Practice: Fashion and Textile Design
Course of Study: Fashion Design
Place of Study: Edinburgh College of Art
Materials: Found materials, thread
“My visual signature as a designer is highly structured, exaggerated silhouettes paired with textural and innovative textiles, which are often hand-crafted or embellished. I work conceptually and use ideals and narratives to drive my design process.
In a similar way to Fine Art, I use clothing as a way of communicating ideas and think that fashion can be used as a tool for highlighting current affairs’ issues or getting people to think about topics that I feel passionately about.

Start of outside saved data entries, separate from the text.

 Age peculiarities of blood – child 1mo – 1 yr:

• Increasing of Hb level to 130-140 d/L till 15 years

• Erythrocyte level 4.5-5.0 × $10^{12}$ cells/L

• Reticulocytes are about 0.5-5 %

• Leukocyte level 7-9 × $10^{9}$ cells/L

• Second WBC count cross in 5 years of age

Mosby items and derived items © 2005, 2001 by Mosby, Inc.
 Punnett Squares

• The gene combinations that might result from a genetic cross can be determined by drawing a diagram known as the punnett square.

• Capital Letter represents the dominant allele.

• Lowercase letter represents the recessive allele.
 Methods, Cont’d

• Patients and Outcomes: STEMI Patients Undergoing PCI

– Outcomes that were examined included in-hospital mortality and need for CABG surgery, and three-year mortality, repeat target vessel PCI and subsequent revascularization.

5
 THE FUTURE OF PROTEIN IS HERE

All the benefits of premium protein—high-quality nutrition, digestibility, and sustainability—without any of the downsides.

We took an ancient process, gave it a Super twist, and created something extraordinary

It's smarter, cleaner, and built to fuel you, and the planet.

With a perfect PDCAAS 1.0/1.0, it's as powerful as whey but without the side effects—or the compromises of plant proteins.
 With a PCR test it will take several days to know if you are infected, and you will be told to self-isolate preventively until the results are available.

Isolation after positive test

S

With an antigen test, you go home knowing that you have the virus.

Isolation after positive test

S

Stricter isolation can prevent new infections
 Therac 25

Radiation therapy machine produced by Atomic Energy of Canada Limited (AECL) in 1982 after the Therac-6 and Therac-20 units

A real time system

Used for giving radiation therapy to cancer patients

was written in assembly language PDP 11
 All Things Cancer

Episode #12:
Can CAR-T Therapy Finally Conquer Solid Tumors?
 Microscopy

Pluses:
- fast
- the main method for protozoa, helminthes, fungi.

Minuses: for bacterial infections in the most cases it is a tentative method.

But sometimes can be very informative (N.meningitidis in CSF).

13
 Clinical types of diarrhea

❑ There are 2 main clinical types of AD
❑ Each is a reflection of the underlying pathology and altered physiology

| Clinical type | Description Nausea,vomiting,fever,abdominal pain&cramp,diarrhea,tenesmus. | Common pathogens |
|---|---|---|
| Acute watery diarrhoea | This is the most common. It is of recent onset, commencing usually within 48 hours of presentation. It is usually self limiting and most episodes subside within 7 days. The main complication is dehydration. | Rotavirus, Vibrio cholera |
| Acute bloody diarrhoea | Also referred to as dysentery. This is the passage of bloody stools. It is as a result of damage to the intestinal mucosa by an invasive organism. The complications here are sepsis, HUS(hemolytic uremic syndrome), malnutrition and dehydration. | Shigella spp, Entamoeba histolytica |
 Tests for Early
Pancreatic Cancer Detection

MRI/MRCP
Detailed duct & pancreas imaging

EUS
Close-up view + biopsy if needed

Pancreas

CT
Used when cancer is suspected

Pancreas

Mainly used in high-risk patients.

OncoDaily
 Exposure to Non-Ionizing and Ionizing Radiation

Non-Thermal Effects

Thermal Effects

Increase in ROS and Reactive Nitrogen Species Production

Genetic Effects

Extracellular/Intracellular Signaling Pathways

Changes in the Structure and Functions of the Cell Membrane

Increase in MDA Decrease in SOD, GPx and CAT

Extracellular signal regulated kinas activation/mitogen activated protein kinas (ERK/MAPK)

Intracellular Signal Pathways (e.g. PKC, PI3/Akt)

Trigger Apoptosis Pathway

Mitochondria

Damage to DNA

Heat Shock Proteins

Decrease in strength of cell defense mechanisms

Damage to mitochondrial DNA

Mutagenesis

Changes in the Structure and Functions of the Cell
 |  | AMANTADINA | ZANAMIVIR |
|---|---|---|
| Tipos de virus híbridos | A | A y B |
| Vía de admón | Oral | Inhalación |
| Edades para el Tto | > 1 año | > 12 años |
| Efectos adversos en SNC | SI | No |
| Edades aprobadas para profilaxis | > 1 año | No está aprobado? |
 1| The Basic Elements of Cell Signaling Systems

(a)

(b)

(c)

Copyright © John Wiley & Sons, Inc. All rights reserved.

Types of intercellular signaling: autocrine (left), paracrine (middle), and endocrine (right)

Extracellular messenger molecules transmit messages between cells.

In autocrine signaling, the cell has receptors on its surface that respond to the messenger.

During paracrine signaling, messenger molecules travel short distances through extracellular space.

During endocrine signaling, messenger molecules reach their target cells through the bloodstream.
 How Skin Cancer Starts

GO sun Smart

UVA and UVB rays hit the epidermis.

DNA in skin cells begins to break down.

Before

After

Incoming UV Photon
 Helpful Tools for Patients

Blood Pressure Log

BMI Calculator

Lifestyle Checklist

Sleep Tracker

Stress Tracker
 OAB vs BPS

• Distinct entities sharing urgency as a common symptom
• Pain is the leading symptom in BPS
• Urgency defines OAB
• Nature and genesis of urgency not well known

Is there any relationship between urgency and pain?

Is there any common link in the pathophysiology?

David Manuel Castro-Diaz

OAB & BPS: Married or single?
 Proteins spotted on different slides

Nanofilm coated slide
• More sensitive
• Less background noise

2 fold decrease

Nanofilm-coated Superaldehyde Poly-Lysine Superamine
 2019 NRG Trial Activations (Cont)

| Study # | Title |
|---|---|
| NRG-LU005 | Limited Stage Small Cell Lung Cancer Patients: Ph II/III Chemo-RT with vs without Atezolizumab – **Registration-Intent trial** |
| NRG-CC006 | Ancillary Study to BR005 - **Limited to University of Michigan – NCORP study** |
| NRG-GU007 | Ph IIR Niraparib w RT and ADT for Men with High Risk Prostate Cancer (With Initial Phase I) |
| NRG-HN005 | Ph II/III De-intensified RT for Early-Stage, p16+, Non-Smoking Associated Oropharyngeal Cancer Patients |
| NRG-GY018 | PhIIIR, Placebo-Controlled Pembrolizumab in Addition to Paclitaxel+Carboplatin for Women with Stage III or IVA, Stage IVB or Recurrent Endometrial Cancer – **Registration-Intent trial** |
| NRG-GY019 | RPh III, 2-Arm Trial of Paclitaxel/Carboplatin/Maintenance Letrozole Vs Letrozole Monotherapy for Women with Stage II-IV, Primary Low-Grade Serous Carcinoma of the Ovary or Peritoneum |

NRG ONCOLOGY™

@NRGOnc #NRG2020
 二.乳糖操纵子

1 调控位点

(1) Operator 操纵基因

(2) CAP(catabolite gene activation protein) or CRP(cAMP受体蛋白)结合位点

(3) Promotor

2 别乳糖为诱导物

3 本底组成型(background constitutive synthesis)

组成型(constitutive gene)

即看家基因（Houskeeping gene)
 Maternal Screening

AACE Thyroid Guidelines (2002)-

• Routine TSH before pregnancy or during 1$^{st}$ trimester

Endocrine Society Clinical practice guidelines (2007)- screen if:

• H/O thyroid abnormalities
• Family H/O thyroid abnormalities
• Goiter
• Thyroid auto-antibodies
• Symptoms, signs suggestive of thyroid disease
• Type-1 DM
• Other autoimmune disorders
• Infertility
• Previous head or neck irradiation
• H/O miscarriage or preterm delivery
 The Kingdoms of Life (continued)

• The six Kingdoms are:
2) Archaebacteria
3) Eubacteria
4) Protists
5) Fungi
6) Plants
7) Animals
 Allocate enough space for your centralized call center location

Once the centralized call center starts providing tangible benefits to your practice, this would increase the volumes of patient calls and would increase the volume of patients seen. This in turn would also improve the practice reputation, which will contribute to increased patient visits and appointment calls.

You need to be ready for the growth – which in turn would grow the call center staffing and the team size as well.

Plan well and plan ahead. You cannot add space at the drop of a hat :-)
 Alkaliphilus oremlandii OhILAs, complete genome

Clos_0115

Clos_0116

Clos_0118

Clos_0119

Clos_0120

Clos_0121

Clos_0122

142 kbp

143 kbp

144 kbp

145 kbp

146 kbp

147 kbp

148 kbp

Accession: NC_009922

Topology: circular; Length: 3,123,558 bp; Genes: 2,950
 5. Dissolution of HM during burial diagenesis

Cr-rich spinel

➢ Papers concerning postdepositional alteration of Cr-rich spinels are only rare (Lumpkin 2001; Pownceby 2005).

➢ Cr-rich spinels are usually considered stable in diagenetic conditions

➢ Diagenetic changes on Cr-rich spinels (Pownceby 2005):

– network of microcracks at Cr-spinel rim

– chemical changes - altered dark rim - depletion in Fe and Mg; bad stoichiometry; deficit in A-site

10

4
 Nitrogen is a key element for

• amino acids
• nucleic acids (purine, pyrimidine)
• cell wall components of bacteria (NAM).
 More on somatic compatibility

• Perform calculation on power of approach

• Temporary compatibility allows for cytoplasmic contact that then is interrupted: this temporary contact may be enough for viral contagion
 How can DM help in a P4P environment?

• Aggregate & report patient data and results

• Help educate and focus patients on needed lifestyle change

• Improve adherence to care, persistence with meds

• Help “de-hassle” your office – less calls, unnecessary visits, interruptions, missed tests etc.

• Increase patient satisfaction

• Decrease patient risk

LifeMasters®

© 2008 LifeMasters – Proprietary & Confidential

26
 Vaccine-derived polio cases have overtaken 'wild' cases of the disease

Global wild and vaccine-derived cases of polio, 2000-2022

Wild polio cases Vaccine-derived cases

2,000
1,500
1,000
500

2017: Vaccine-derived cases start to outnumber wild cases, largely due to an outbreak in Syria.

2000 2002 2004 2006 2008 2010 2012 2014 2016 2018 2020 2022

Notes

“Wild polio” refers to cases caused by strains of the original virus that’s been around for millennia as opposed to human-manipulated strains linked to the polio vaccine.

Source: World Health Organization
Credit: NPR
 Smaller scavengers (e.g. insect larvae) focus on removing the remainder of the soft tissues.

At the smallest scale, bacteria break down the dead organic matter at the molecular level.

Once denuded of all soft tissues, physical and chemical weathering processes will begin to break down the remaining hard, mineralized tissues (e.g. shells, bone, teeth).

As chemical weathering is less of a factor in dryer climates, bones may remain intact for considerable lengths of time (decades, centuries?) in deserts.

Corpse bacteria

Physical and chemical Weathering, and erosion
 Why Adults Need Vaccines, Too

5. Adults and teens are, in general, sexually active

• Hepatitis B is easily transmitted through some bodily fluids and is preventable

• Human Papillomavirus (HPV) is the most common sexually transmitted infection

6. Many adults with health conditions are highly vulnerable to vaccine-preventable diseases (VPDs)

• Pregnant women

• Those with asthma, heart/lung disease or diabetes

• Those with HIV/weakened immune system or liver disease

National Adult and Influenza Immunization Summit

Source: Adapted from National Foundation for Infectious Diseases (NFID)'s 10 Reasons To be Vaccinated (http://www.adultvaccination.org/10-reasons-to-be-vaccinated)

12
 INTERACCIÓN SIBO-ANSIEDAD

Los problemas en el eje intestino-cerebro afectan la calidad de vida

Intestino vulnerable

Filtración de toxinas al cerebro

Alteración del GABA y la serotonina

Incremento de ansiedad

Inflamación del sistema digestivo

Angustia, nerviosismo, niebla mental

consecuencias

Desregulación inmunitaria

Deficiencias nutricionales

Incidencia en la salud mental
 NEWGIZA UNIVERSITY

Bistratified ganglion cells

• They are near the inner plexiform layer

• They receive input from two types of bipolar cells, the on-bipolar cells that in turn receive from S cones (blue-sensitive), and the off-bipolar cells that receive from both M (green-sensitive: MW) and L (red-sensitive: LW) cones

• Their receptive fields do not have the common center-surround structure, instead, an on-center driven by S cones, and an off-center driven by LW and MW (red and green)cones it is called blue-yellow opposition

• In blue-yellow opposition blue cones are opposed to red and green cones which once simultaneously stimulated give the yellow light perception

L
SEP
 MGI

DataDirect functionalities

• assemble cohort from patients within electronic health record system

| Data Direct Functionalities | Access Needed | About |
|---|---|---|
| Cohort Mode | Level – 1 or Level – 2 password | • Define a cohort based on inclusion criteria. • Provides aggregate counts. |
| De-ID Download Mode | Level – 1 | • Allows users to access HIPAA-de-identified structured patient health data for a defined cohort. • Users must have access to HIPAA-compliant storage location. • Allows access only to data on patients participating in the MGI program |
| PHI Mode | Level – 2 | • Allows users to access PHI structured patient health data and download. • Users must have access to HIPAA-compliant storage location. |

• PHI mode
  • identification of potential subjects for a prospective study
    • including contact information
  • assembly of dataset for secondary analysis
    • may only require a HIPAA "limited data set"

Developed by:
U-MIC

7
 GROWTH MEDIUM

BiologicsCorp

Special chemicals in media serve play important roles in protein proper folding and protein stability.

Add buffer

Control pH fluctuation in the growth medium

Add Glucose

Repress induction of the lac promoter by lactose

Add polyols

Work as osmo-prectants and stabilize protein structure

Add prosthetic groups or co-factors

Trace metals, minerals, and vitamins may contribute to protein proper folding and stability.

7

The narrative of my Graduate Collection imagines a group of six goddess-type figures who are here to serve as the antithesis of the elitist, white, supremacist, capitalist patriarchy and strike fear into the hearts of harmful corporations. Existing in a future unhindered by the constraints of advertising and corporate power, they dress to celebrate their bodies in a way that they dictate, highlighting feminine attributes to make themselves strong (why should women broaden their shoulders like men to feel powerful? Why not do the opposite?). They seek to return the world to a more holistic way of living, giving back to the Earth, not just taking, and re-balancing feminine energy with the masculine as well as the relationship humans have with the world.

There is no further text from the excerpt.